Caminos que cruzan fronteras
Collab One Health Community
Amina llegó a España una mañana gris de abril, con los zapatos llenos de polvo y la cabeza repleta de esperanzas. Había dejado atrás Ndianda, un pequeño pueblo senegalés, el olor salado del mar, y las voces familiares de su madre y sus hermanas. Lo había hecho por necesidad, no por elección: la tierra de su familia ya no daba frutos como antes. Las lluvias eran impredecibles, el calor insoportable, y su padre había enfermado tras años trabajando
en contacto con pesticidas en los campos de maní.
Primero fue a Dakar. Nunca había estado en una ciudad tan grande. Allí pasó semanas buscando una forma de salir. Durmió en casa de una prima lejana, trabajó limpiando en un mercado, y al final consiguió reunir el dinero suficiente para el viaje a España.
Pese a no hablar español, Amina encontró trabajo rápido, aunque no legal: recolectar frutas en un invernadero. Dormía en un piso compartido con otros siete jornaleros. Nadie tenía contrato. Nadie pedía nada. “Así es mejor”, le dijeron, “más rápido, menos problemas”.
Tampoco sabía que para empadronarse necesitaba un contrato de alquiler, algo imposible viviendo en un piso compartido con otros siete jornaleros que, como ella, recogían frutas desde el amanecer hasta que el cuerpo decía basta.
Un día, empezó a toser. Al principio no le dio importancia. Tal vez era el polvo de los invernaderos, o el frío de las mañanas. Pero la tos persistía. Y cada noche se hacía más fuerte. A veces, el pecho le ardía como si tuviera brasas dentro. A veces, se despertaba ahogada, buscando aire.

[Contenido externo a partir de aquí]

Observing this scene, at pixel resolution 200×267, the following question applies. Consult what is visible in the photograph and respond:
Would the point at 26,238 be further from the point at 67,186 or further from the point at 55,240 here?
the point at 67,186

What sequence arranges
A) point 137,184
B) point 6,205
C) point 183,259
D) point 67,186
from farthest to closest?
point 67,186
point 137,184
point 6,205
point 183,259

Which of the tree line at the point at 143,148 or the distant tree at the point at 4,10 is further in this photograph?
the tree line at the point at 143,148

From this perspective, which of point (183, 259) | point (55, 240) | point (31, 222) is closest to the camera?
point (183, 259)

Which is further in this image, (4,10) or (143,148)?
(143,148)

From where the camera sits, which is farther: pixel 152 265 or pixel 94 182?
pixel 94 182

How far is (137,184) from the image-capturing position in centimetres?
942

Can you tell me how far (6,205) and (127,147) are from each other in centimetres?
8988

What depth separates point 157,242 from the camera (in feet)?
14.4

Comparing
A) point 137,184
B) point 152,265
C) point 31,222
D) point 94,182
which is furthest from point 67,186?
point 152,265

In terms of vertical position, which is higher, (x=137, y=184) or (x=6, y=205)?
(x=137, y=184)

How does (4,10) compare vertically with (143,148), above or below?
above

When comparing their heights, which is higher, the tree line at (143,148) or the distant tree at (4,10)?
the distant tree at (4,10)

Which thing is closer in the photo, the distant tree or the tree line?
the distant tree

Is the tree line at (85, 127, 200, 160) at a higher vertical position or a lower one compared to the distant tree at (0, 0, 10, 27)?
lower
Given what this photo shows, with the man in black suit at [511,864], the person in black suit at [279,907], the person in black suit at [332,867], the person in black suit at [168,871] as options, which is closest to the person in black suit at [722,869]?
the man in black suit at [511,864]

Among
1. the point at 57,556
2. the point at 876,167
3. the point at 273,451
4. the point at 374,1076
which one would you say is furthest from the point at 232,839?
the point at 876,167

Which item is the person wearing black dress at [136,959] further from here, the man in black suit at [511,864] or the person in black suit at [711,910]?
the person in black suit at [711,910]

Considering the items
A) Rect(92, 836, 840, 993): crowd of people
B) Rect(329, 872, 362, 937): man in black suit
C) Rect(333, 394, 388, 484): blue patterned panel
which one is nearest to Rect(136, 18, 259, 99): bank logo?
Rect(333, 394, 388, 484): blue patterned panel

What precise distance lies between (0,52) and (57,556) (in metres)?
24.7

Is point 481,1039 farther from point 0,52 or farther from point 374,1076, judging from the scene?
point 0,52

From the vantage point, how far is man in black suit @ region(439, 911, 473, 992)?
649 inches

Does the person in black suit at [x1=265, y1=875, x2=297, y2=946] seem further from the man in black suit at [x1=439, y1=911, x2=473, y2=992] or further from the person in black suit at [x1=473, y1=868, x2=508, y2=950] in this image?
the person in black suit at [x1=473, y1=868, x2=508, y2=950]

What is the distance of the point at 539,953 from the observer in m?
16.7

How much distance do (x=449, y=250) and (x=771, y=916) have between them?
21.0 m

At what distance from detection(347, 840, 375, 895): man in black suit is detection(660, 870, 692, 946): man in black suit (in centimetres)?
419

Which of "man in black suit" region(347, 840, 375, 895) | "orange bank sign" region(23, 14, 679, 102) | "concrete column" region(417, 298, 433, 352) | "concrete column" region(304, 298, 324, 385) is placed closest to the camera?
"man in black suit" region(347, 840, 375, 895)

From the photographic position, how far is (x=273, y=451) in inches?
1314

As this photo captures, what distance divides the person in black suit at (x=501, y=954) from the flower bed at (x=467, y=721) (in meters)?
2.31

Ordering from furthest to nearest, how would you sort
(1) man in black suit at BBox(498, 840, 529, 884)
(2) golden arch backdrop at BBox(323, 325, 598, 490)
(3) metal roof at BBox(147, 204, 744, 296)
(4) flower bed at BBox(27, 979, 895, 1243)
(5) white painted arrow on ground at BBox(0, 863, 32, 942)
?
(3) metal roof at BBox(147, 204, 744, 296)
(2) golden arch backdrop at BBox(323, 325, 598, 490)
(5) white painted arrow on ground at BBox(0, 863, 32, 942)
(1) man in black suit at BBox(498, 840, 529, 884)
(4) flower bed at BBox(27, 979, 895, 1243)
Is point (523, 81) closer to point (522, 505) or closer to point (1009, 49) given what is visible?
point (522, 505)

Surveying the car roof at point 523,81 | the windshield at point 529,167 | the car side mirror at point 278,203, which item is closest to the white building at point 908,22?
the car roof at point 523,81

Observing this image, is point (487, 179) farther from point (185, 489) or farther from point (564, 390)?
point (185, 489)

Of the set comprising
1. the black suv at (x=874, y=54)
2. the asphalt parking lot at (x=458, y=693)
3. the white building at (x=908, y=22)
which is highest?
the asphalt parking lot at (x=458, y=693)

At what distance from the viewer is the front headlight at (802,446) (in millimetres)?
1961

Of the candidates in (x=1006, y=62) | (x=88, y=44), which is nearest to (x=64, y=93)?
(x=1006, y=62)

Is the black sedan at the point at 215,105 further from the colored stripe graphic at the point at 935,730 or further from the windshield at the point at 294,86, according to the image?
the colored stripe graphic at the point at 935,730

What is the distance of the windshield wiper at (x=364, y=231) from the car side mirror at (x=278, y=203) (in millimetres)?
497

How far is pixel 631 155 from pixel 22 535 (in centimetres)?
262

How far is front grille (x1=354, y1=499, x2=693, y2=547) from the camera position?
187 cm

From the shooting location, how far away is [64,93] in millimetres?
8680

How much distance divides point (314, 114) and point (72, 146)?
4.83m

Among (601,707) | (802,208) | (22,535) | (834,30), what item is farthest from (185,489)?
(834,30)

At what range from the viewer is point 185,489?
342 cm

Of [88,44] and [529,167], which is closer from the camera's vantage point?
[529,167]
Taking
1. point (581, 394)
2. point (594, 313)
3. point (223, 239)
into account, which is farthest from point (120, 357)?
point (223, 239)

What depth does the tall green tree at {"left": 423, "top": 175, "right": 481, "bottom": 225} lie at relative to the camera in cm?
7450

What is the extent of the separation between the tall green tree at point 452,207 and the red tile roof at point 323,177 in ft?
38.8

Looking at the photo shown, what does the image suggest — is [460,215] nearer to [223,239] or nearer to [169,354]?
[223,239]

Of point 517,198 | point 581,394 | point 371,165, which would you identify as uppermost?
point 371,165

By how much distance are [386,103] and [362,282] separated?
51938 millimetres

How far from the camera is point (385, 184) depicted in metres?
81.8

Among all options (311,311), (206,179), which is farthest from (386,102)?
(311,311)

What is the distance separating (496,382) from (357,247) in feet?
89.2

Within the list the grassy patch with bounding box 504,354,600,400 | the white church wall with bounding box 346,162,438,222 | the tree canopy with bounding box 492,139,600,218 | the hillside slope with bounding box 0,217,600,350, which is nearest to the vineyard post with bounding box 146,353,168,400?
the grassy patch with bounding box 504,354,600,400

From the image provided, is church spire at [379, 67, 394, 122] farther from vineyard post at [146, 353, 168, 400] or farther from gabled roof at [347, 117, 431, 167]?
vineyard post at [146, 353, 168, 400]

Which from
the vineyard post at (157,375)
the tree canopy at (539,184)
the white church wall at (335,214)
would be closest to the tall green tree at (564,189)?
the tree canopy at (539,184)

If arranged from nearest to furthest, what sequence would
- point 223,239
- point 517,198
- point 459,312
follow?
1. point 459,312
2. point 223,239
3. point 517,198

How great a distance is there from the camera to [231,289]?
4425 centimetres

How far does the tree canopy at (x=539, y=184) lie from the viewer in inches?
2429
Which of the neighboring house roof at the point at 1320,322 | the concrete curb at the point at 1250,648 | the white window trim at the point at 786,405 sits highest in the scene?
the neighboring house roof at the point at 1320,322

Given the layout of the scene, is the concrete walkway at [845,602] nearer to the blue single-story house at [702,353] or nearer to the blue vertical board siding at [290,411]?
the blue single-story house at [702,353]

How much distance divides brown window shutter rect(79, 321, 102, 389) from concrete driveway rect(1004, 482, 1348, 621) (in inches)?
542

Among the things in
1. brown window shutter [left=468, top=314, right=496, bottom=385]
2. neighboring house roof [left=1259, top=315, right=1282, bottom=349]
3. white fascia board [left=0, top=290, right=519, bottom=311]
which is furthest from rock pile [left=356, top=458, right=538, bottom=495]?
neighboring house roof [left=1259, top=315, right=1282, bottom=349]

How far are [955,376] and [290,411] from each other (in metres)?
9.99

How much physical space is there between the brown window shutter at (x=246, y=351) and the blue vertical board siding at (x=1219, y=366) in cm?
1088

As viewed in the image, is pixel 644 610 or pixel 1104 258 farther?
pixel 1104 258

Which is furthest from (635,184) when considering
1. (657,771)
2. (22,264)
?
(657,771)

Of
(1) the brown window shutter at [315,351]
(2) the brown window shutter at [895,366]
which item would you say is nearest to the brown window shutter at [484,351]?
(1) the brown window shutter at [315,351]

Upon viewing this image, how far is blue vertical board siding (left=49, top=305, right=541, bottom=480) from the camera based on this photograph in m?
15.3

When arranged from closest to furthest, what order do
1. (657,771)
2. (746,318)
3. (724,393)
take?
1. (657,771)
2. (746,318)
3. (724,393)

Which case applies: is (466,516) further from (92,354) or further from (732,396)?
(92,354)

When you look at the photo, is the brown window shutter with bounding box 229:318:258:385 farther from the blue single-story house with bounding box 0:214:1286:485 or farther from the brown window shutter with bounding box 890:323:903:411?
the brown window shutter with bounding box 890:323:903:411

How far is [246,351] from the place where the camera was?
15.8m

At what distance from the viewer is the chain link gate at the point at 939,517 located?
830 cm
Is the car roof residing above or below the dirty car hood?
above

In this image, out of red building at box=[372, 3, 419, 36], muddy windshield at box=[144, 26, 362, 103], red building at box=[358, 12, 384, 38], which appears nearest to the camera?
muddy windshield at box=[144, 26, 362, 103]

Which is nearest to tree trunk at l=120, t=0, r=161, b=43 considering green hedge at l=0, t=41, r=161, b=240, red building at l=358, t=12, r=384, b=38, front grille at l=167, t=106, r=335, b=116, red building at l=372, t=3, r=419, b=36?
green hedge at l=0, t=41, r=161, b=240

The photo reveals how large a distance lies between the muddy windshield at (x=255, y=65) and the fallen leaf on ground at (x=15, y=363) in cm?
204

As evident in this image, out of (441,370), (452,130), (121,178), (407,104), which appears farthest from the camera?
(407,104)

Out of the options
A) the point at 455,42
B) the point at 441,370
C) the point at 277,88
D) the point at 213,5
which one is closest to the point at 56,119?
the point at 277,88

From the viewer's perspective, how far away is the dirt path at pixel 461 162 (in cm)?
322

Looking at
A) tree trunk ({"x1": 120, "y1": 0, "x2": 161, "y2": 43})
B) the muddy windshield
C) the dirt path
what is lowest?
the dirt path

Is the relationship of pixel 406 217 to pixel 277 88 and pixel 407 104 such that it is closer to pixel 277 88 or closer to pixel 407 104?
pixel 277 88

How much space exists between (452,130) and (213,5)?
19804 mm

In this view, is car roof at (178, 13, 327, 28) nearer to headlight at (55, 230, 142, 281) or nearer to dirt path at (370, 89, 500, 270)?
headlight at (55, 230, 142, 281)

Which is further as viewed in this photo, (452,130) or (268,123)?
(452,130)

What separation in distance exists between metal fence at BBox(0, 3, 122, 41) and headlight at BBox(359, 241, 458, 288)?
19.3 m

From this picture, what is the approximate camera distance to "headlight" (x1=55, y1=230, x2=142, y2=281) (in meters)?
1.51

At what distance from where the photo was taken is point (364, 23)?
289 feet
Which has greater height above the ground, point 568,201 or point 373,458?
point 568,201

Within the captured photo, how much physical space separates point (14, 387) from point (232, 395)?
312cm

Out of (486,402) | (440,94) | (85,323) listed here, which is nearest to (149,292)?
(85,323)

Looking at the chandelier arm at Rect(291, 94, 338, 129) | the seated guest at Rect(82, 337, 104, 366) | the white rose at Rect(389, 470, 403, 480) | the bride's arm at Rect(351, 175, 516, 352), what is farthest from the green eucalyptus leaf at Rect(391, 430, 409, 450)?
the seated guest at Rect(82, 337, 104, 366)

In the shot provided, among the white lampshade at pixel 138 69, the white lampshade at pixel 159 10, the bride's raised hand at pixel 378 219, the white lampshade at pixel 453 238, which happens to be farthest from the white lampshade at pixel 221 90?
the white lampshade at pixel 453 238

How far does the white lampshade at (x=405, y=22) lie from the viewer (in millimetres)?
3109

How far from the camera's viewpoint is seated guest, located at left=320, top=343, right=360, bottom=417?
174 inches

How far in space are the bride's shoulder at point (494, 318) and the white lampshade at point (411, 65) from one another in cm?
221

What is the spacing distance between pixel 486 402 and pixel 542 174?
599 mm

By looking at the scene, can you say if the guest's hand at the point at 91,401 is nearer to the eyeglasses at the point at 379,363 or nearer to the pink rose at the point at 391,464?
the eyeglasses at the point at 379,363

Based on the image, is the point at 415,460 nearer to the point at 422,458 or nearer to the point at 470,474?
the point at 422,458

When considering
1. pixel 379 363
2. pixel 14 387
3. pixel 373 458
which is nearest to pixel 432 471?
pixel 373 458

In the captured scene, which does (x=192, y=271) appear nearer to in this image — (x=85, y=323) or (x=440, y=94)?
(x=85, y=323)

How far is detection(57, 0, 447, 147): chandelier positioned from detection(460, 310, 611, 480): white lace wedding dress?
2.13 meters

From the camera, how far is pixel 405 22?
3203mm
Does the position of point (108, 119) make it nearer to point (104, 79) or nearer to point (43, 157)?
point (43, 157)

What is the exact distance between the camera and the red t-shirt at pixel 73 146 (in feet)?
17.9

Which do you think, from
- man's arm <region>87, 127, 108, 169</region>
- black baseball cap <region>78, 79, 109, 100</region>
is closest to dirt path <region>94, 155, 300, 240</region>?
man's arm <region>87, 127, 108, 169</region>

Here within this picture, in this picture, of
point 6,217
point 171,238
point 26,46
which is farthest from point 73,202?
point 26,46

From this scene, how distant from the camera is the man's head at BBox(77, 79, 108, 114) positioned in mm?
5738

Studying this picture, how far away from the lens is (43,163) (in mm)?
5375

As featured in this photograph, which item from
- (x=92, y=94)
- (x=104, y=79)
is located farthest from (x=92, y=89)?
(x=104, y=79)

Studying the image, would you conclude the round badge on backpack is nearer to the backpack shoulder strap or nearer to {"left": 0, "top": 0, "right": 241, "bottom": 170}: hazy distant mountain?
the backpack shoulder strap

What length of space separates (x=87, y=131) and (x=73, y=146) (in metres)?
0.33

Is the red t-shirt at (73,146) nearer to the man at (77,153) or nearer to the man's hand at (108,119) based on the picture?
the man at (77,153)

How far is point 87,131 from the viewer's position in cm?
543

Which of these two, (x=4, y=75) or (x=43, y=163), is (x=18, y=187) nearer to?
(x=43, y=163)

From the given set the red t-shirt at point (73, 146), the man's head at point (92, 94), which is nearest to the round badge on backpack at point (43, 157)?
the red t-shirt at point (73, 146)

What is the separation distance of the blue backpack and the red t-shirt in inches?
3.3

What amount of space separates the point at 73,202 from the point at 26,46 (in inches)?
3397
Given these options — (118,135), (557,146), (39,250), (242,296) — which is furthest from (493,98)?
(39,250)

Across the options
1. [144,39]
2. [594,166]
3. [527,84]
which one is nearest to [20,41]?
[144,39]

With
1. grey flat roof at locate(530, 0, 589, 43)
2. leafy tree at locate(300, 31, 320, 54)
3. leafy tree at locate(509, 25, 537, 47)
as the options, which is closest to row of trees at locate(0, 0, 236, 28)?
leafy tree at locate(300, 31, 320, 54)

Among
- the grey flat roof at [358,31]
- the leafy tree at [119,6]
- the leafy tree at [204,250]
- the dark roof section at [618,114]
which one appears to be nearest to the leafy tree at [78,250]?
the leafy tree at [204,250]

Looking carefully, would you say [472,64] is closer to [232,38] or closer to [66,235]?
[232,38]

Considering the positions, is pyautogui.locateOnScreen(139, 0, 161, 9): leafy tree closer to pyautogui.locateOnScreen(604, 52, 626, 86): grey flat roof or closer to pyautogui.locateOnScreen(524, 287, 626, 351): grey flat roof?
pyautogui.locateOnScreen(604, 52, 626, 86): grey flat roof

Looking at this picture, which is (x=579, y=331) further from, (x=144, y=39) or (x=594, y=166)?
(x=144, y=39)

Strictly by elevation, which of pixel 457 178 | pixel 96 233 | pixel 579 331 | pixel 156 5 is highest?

Quiso ir al centro de salud. Se acercó, con miedo. En la recepción le pidieron un documento de residencia y un papel del padrón. No tenía ninguno de los dos. Salió del centro con la misma tos, pero ahora también con una sensación nueva en el pecho: la de no pertenecer. A pesar de las promesas de “sanidad universal”, no sería tan fácil conseguir una cita médica.
Los compañeros de piso comenzaron a preocuparse. Uno de ellos, Mamadou, había pasado por algo similar. Le habló de una ONG que ayudaba a personas como ellos.
Amina fue. Allí, por primera vez, la escucharon sin mirar su pasaporte. Le hicieron pruebas. Le diagnosticaron tuberculosis, una enfermedad que, aunque generalmente se asocia con la pobreza y la falta de acceso a la atención médica, también está vinculada a la precariedad laboral y las condiciones insalubres. A menudo, se transmite en ambientes cerrados y saturados, como los invernaderos en los que ella trabajaba, donde la ventilación es escasa y la exposición a sustancias tóxicas es constante.
—¿Pero cómo puede pasar esto? —preguntó.
—Porque la salud pública no siempre llega a todos los rincones, y cuando las condiciones laborales son tan precarias y la vigilancia sanitaria es insuficiente, enfermedades como esta pueden propagarse fácilmente —le explicó la médica—. El entorno en el que trabajas, sin medidas de protección adecuadas, crea un caldo de cultivo perfecto para que la tuberculosis se desarrolle. Y es un problema que afecta tanto a las personas como a las
comunidades.
Amina entendió entonces que su enfermedad no era solo un asunto suyo. Era el reflejo de una cadena invisible: del cuidado del ambiente, de los animales, de la producción de alimentos, del acceso a la atención sanitaria.
Amina sintió una rabia nueva, una que no tenía que ver con su enfermedad, sino con todo lo que la había llevado hasta allí. La salud no debía depender de un papel. No debía depender
del miedo de un patrón a reconocer un trabajador. No debía depender de la suerte de encontrar a una ONG que hiciera lo que el sistema se negaba a hacer.
Cuando salió de la consulta, el aire le pareció menos pesado, pero no por la enfermedad. Por primera vez en meses, sabía que no estaba sola. Y que su historia no debía quedar en silencio.